You know what else inhibits happiness? Our society. Look everywhere and there’s this construction that we must have perfection in every area.
Have human beings ever craved for perfection more than we do now? I’m not sure. But if I can guess one thing, hunter-gatherers certainly weren’t striving for perfection, but survival and their leisure time and health are all areas that seemed to have surpassed ours.
Am I boring you? Probably. I tend to ramble on a lot in case you haven’t noticed. I don’t have a solution for completely avoiding sad situations. They are going to appear. But like a cut on one’s finger, taking the pressure off of that spot, choosing not to focus on it, can alleviate a lot of pain. My Dad always says, that if you had just won a million dollars, that finger wouldn’t hurt so much anymore (granted that’s a capitalistic American comparison, but it works to show the point).

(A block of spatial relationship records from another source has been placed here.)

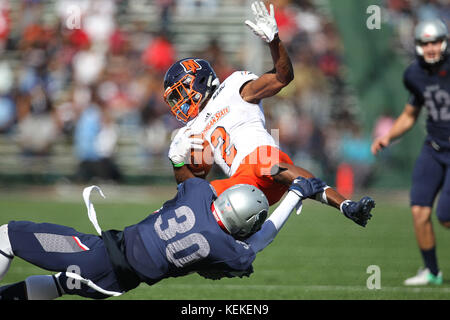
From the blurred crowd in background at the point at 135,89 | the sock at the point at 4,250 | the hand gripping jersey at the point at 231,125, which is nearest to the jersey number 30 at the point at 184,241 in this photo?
the sock at the point at 4,250

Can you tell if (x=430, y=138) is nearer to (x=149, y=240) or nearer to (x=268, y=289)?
(x=268, y=289)

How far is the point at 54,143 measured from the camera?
50.2ft

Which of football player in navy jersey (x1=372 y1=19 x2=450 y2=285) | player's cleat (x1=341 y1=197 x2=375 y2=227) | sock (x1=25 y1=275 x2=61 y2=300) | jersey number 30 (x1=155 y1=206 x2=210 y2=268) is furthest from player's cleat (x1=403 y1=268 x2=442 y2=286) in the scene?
sock (x1=25 y1=275 x2=61 y2=300)

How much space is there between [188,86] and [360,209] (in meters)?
1.63

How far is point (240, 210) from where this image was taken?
4.58 metres

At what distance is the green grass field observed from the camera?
642 cm

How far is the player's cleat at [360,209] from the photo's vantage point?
520cm

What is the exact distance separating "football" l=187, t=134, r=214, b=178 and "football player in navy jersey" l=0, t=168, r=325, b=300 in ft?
3.24

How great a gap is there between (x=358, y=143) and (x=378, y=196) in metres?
1.06

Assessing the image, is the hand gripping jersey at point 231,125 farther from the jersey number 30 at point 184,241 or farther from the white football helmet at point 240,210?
the jersey number 30 at point 184,241

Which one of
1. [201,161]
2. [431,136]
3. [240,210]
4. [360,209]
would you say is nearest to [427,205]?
[431,136]

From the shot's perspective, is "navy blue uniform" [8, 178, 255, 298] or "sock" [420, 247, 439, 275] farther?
"sock" [420, 247, 439, 275]

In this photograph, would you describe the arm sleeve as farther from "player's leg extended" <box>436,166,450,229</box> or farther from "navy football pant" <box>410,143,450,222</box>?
"navy football pant" <box>410,143,450,222</box>

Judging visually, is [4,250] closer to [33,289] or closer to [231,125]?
[33,289]
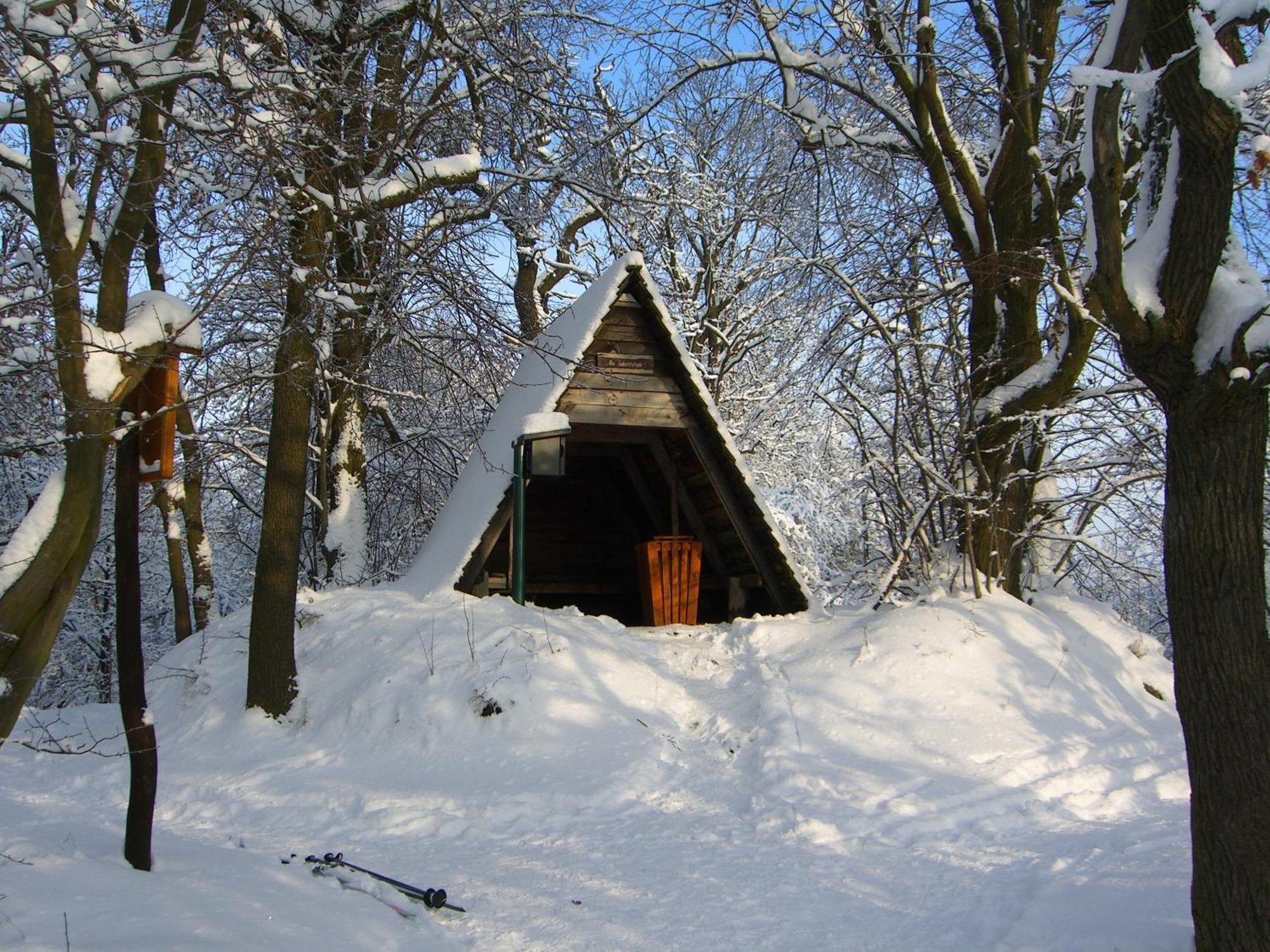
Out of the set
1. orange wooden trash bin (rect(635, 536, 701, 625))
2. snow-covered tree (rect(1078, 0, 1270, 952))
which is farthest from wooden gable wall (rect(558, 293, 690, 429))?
snow-covered tree (rect(1078, 0, 1270, 952))

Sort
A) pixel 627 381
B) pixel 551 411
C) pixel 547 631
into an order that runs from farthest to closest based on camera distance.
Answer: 1. pixel 627 381
2. pixel 551 411
3. pixel 547 631

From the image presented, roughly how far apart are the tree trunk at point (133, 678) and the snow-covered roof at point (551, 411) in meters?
4.02

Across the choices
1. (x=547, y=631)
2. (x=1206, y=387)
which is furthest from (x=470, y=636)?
(x=1206, y=387)

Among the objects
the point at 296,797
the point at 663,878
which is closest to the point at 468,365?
the point at 296,797

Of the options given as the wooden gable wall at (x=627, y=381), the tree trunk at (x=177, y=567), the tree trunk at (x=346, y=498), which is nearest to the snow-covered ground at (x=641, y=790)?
the wooden gable wall at (x=627, y=381)

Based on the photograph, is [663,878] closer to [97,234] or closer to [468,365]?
[97,234]

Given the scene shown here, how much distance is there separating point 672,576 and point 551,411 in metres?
2.35

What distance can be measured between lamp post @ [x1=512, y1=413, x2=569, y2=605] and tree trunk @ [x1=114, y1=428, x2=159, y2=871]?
4061 mm

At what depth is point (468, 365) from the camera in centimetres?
928

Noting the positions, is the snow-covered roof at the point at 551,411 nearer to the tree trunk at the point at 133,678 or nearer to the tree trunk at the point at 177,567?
the tree trunk at the point at 133,678

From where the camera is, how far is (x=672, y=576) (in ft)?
32.3

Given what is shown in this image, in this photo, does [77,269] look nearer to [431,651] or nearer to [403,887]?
[403,887]

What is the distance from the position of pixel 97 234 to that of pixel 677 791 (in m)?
4.31

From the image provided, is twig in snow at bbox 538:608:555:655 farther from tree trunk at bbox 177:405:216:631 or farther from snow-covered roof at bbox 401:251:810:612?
tree trunk at bbox 177:405:216:631
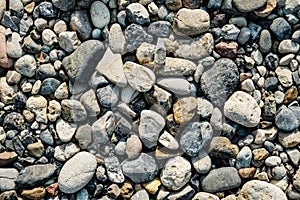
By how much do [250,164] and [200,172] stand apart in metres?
0.15

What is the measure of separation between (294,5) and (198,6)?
0.28 metres

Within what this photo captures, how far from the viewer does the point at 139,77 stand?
1.33m

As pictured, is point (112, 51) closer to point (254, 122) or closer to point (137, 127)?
point (137, 127)

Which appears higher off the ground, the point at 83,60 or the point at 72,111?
the point at 83,60

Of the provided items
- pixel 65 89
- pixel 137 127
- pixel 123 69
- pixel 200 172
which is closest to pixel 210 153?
pixel 200 172

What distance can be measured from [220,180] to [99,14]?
592mm

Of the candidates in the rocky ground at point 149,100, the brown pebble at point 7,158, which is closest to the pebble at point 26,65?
the rocky ground at point 149,100

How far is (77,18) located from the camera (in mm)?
1356

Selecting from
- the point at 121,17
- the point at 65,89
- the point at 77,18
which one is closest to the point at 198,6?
the point at 121,17

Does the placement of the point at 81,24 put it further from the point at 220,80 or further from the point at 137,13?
the point at 220,80

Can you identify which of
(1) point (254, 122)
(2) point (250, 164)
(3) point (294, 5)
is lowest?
(2) point (250, 164)

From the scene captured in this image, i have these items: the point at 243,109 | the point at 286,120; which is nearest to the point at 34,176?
the point at 243,109

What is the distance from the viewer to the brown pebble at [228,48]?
135 cm

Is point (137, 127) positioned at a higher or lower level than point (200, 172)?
higher
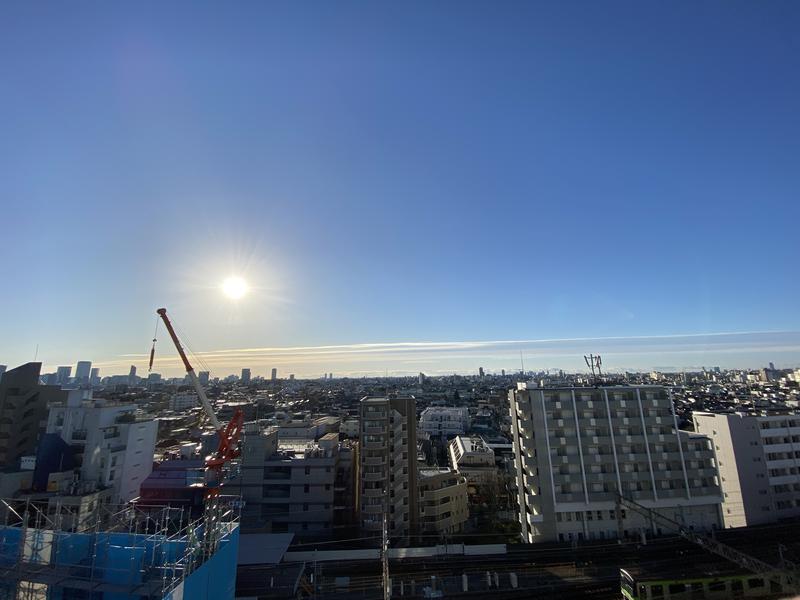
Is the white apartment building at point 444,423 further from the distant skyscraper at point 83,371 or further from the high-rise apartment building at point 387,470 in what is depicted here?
the distant skyscraper at point 83,371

Try it and maybe like me, you’ll find those annoying events a thing of the past, so that you can smile. We only get one race in this life—let’s not waste our time forgetting to indulge in family and friends and the stuff of life that makes happy moments—so that we can cross the finish line fulfilled.
This weekend I assessed what I need to do to improve my well-being even more—I feel like a paradox because I do so much to be in the best condition yet I often feel so overwhelmed. But, I came up with a couple conclusions:
1. Walk outside more. I was looking at pictures from the summer and I seemed my happiest after I had been golfing or walking whether with a friend or alone. The weather seems bad, but I am going to try to get out more.
2. Spend more time with my Mom. Today we ate lunch together. I think it was the first time this entire school year! It seems like we have both been really busy, but I think one-on-one time with children is essential.
3. Relax more. Yes I meditate, but I still need to work on taking a step back when my workload at school gets to be too much. After all, high school is just another journey that is supposed to be an optimistic opportunity. In my last two years, I want to make sure I do that, and don’t forget to connect with my friends.
I had more goals, but they all slipped my mind now, so I guess I’ll just have to bring it up again in my next post. I haven’t written in awhile because nothing came to mind. I don’t just want to mindlessly write, I want my words to have meaning. This topic has been brewing in my mind—the inquiry of happiness—so I felt I should write a bit on it. On that note, I am signing out. Have a smiling week, I will write soon.